Disclaimer: Ashmael, Vaysh, and the harish world all belong to Storm Constantine; I’m merely playing with great abandon in her sandbox.

Author’s Notes: I fell in love with the tragedy that is Vaysh/Ashmael; the desire to write a gap-filler from Ashmael’s POV up through the point of Vaysh’s death became overwhelming, and these are the fruits of that obsession.

Sequel: Down the Whispering Well

Maelstrom and Mage,Desire Thine Darkling

Vaysh burned.

I’d watched him ride into our collective, and steered away as any sane sentient being, whether human or har, should do around open flame. He would burn and scorch; he was seared into the very marrow of this mutant blood that flowed in my veins; from sight alone my cells were branded. Of course I briefly tried to keep my distance, knowing as instinctively as a plant turns to the sun, or a drowning man clings to anything to keep him from dying in watery depths, that to get close to him would cause an elemental transfiguration.

I was stone: solid, yet porous when necessary.

But you know what happens when rock is punished by relentless heat. Lava. Liquid, destructive, transient.

Could anyone ever look back at our lives and not marvel at our exploits, our so un-refined, un-controlled, Wraeththu-anathema love for each other?

* * * * *

My first thought when the small entourage came riding in was that some har, somewhere, had made a grave error in judgment. All of us, we Wraeththu, are this mutated amalgam of the sexes, two combined into one, yet presumably not both at once. Ever the enthusiastic pioneer, however, I’d vowed to myself to try and find out, which I did, successfully.

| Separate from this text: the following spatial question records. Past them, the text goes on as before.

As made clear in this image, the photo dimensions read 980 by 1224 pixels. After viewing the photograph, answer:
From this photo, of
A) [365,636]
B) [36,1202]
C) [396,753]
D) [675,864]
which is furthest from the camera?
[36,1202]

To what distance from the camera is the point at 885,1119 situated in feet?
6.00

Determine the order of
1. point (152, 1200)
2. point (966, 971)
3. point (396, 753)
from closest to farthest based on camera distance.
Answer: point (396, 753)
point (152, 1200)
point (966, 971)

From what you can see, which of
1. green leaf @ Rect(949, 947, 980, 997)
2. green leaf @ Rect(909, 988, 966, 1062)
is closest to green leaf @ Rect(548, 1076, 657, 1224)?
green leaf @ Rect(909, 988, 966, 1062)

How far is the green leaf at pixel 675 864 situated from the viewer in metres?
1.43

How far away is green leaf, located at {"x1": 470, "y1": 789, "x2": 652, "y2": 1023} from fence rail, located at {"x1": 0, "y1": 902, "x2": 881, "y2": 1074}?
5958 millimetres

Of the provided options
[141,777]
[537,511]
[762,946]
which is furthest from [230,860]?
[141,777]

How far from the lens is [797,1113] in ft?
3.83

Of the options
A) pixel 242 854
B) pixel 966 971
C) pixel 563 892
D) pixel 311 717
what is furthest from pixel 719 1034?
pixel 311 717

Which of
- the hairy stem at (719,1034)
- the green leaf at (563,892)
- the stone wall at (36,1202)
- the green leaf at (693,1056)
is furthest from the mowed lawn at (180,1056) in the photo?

The hara who approached wore leather of rich chestnut, designed scored into them that resembled constellations. They looked heavenly, quite easy on the eyes, but also as haughty and distant as the stars, radiant and far off. We’d known they were coming, as the one who seemed to be their leader had sent out a thought-call. Our clan head, Monarch, had replied and warily bid them approach. Wraeththu hadn’t been in existence all that long then. We were still actively hunted down though of course we fought back with deadly vengeance.

Their horses were as well fashioned and groomed as their masters. I wondered if they had some kind of occult or spiritual connection to equines. Each tribe and splinter group I’d come across or heard about appeared to have taken on its own unique personality, passion, and/or perversion. I didn’t know, philosophically, what I thought of that, as it reeked of humanity to me. We all came from different backgrounds, though, had been incepted in myriad ways with tales of bliss and horror (or both), so I supposed it made sense that each small stronghold would have a very different culture shaped by their respective leaders.

A willowy har with long hair the colour of burnished sand dismounted, his presence commanding despite his fetching, sinuous body movement. Before I had become har, I’d of course been a human male, with raging hormones that had churned and bruised me though I’d not had an outlet aside from solo release. My fantasies hadn’t involved men, back when the decaying world still boasted of its male and female polarities. I’d had a love affair of sorts with the insatiable creature between my legs, dreaming of burying it in a silken heat of some secretive, foreign darkness. A flare of my former self, the insipid human part I’d hoped had been scoured away forever, raised its regressive head when confronted with Vaysh, as I soon learned this compelling har was named.

“He’s flaming.”

The ancient slur blindsided me, some dormant, pre-har wire in my brain tripped by the sight of him. Perhaps back in the past this Vaysh had favoured his own gender, and been flamboyant about it. It wasn’t for me to ferret out of him, or care. We were Wraeththu now, beyond such banal and reductive concepts of she and he. This har evoked more of the feminine in outward display, but I soon discovered he had balls of steel. Vaysh was a sword, clothed as a sylph.